India has been the fastest growing among the world's 10 largest automobile markets this calendar year when compared to the pre-pandemic year of 2019, according to S&P Global Mobility forecast. India is the world’s third largest light vehicle (includes cars and light utility vehicles less than 6 tonnes) market, behind China and the United States.
According to the forecasting firm, auto sales in India are estimated to advance 36 per cent from 2019 levels to 4.8 million units in 2023. Auto sales in the US are expected to fall 9 per cent compared to the same period while China is expected to see a 2 per cent rise over 2019. The remaining seven markets are likely to show single to double-digit declines in 2023 over 2019, the forecast said.
Henner Lehne, vice president, of vehicle and powertrain group, S&P Global Mobility was quoted as saying by ET that auto sales are in recovery mode across global markets after bearing the brunt of the Covid-19 pandemic in 2020, the chip crisis and then the fall-out of the Russia-Ukraine war. The transition to electric vehicles has also led to a rise in production costs.
He added that India is sitting pretty as it bounced back quickly. While countries have shown signs of growth, they are not outperforming the pre-Covid year.

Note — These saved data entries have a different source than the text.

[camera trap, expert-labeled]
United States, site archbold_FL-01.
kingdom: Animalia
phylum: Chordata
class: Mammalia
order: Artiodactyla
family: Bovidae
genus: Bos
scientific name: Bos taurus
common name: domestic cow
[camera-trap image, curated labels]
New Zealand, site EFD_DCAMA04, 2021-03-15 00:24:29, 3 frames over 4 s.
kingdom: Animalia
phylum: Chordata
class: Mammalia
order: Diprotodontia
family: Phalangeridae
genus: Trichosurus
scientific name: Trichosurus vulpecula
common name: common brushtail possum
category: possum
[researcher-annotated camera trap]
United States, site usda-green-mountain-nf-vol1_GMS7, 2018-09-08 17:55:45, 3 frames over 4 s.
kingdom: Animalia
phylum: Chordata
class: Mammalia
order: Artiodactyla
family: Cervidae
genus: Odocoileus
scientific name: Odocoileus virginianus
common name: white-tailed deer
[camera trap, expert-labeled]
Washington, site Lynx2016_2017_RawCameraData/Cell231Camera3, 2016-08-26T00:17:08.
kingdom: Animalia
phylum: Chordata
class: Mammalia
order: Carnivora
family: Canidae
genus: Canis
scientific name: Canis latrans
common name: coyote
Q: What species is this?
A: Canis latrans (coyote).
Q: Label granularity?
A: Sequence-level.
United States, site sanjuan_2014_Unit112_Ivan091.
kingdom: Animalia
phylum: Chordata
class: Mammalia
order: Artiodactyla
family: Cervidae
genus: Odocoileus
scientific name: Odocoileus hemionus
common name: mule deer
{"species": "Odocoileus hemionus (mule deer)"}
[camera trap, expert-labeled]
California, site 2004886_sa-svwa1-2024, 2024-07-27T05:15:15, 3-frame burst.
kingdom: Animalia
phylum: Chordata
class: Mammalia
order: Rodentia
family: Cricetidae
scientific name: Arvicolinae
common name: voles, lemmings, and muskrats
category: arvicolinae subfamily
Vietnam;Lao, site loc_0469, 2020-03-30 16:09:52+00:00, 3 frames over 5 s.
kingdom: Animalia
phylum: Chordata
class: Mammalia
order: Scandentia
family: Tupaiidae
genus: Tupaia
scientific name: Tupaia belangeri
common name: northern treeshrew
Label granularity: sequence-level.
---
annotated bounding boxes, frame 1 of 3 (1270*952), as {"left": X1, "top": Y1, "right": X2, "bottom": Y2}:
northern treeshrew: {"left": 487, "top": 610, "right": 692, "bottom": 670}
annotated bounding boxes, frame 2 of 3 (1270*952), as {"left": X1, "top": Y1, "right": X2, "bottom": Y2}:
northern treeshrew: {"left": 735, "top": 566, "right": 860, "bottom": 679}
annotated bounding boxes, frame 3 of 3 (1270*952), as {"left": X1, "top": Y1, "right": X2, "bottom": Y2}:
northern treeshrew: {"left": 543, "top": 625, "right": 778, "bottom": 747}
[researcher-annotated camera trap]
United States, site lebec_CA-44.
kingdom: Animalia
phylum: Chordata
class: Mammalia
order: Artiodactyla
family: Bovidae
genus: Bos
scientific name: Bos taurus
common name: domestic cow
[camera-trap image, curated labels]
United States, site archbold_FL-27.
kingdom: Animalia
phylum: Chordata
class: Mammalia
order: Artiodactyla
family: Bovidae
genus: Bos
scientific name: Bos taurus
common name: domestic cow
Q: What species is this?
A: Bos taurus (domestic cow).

Auto sales in India reached a record high of 3.8 million units in the Financial Year 2022-23, surpassing the pre-Covid peak of 3.3 million units seen in FY19. Since FY23, passenger vehicle sales in India have been rising month-on-month. November sales reached a new high of 334,000 units, driven by the festive season. The demand is seen rising in FY24 but at a slower growth rate due to the higher base of FY23.
Demand for chips rose at an exponential rate in 2021 when Covid-19 restrictions were lifted causing a shortage. The vigorous demand also created capacity allocation problems.
Lehne stated that since the content of chips in India manufactured vehicles was lower as compared to the US and Europe, India enjoyed an advantageous position.